The University of Oxford’s Computer Science department has been ranked top in the world for the fourth year running. The department is one of the oldest dedicated to Computer Science in the world, having originally begun research as Oxford University Computing Laboratory in 1957.
Professor Leslie Ann Goldberg, the head of Computer Science at the University, has described the ranking in a statement as “continuing recognition” of the department’s “outstanding teaching and research”.
Goldberg is the first woman to lead the department, taking over from Professor Michael Wooldridge on the 1st October. Gender imbalance within the department remains high: just 18% of academic and research staff were women, whilst 16.7% of students were women in the most recent data shared by the Oxford Women in Computer Science Society (data published in 2017).
Speaking in a statement by the department, Wooldridge remarked that “Oxford is the most exciting place to be a computer scientist in Europe.”
The list, which is compiled by the Times Higher Education magazine, was published last Wednesday. Oxford’s overall score was 93.1, narrowly beating Stanford University’s 92.8 and Massachusetts Institute of Technology‘s 92.1.

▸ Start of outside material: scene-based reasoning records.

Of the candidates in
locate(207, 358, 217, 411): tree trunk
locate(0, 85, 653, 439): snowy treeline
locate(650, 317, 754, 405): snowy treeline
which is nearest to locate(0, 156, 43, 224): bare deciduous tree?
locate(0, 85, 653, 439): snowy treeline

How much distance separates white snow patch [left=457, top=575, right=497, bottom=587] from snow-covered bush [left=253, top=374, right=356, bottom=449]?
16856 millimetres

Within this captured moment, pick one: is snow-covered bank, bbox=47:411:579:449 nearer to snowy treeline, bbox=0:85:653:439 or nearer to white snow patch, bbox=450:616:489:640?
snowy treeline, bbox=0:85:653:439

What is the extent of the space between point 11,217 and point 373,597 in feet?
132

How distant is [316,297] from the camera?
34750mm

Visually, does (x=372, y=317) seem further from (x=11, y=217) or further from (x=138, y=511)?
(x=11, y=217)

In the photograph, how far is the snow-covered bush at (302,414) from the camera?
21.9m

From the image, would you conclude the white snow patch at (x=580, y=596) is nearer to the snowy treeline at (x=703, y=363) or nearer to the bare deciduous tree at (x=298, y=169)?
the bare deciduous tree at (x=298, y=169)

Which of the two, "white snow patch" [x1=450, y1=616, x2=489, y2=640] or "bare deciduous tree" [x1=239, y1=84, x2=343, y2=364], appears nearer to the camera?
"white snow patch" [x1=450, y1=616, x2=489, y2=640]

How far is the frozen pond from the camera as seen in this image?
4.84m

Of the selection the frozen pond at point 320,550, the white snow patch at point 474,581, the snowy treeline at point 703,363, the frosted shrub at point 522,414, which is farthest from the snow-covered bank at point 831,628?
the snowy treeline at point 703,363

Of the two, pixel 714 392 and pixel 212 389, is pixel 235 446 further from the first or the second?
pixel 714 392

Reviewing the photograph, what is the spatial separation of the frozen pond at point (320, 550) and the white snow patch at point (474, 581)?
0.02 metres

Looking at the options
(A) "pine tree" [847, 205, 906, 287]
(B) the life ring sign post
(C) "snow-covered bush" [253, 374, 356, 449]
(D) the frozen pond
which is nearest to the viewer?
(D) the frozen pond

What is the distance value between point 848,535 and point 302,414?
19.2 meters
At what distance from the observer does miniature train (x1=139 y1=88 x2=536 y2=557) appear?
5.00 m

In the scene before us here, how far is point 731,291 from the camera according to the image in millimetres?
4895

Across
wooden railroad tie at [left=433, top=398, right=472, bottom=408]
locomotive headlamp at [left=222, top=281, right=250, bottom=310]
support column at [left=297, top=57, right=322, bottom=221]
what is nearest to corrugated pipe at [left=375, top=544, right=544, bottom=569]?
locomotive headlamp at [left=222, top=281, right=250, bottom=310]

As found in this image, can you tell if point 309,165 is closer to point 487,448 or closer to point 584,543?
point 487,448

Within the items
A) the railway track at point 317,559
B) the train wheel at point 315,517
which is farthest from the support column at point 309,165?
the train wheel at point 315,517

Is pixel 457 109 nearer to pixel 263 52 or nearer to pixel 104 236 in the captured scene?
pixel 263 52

The University typically accepts 41 applicants onto its undergraduate Computer Science courses: just 6% of applicants are successful. The average salary for those completing the course is the highest for any course from any university in the country, with graduates earning a median £45,000 only six months after graduation.
In producing their rankings, Times Higher Education consider thirteen different performance indicators, which are grouped into the five areas they believe should be the core missions of any University. They take into consideration the overall teaching environment, the volume and income of research, the influence of any completed research, the proportion of international students and staff, and the overall transfer of knowledge and research from the institution into the industry.
When judging Computer Science, Times Higher Education rank the teaching environment and the department’s research equally. The Department’s current research projects include a method of sensing floods from space, using artificial intelligence to visualise the parts of the moon that never see sunlight, and using machine learning to estimate lion populations from the sound of a collective roar.